Excerpts from a spatial dataset

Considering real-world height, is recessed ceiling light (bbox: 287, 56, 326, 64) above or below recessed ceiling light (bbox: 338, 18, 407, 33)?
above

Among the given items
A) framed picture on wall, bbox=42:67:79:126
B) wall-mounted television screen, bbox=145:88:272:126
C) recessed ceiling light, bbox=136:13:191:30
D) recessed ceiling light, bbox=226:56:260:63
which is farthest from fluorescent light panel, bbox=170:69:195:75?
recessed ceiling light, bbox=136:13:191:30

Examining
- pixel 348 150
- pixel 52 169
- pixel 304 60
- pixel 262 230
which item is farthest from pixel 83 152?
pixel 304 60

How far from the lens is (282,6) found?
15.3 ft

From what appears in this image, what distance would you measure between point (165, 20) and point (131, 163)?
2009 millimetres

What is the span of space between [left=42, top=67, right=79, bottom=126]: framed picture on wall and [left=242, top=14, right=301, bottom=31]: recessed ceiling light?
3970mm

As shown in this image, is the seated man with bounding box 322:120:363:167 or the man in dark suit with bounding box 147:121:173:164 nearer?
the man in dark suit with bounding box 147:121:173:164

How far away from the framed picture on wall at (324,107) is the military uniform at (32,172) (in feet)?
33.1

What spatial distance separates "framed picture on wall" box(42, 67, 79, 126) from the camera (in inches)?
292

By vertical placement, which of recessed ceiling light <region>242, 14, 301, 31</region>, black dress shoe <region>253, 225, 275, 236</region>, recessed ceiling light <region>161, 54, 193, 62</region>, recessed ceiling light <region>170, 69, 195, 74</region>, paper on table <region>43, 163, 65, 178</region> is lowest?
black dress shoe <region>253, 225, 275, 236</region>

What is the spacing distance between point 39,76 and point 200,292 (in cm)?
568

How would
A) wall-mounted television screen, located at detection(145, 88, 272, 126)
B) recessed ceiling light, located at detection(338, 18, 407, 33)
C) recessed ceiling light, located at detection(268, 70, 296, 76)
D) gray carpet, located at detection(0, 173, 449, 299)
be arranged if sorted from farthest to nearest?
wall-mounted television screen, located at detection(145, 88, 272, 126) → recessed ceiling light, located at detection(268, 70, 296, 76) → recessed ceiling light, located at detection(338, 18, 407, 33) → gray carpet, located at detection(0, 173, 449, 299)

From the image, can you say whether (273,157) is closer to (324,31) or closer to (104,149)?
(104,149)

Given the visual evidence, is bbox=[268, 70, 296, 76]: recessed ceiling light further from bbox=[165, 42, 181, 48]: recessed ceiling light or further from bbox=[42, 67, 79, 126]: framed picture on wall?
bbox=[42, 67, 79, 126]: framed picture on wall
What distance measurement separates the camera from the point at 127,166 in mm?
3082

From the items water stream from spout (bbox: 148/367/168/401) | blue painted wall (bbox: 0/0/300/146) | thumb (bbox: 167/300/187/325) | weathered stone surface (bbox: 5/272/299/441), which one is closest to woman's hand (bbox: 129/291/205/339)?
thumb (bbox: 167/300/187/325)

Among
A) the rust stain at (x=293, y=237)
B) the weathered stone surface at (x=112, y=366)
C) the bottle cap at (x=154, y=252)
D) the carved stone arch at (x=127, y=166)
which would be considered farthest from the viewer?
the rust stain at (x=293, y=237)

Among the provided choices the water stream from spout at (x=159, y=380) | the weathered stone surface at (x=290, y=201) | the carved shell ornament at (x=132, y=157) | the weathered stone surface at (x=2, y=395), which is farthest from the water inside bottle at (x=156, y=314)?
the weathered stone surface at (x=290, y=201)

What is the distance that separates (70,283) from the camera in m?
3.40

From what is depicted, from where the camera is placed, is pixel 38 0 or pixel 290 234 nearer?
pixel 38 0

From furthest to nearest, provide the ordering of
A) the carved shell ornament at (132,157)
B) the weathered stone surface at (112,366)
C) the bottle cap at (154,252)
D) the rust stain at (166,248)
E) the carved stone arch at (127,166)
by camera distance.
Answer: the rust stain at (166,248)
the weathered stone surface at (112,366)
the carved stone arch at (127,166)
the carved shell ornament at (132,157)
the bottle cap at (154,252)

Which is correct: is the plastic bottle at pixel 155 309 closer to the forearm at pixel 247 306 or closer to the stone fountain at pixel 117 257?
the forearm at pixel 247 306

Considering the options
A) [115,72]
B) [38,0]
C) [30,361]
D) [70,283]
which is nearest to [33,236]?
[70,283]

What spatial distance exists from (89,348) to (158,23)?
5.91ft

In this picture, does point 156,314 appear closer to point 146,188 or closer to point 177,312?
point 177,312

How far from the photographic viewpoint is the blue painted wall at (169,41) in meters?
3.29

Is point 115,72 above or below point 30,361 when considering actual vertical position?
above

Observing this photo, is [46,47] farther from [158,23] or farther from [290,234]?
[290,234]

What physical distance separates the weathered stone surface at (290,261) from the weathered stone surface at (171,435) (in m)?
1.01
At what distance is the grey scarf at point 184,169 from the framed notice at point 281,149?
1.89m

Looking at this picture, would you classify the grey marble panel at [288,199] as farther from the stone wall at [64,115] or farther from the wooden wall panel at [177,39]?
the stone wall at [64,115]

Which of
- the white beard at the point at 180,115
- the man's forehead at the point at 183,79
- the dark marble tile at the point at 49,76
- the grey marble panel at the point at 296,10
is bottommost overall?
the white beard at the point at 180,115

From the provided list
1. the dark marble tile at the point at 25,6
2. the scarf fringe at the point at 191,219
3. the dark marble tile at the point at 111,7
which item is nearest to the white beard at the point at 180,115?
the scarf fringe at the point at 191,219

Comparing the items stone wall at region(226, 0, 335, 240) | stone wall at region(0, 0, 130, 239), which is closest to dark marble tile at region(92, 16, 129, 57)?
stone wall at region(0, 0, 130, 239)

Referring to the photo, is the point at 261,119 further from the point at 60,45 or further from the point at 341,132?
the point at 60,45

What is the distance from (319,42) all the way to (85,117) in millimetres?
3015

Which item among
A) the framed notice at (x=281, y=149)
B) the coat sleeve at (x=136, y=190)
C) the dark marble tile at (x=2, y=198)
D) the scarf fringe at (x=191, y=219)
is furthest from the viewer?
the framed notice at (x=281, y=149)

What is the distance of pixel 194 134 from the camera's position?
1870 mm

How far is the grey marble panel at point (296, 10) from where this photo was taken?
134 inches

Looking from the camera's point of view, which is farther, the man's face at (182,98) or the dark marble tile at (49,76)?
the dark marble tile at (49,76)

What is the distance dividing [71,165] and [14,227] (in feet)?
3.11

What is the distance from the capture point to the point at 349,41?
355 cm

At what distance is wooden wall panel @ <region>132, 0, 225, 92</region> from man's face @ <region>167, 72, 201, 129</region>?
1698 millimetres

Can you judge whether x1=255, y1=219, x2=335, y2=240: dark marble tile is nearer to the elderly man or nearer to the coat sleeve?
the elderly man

**WRITTEN EXERCISE**: Copy the entries again, starting at the line that contains "What is the distance dividing" and ending after the line that contains "1698 millimetres". Increase every distance given in the answers by 9.

**IN RESPONSE**:
What is the distance dividing [71,165] and [14,227] (in feet)?
12.11

What is the distance from the capture point to the point at 349,41?
364 cm

At what distance is wooden wall panel @ <region>132, 0, 225, 92</region> from man's face @ <region>167, 72, 201, 129</region>?
1707 millimetres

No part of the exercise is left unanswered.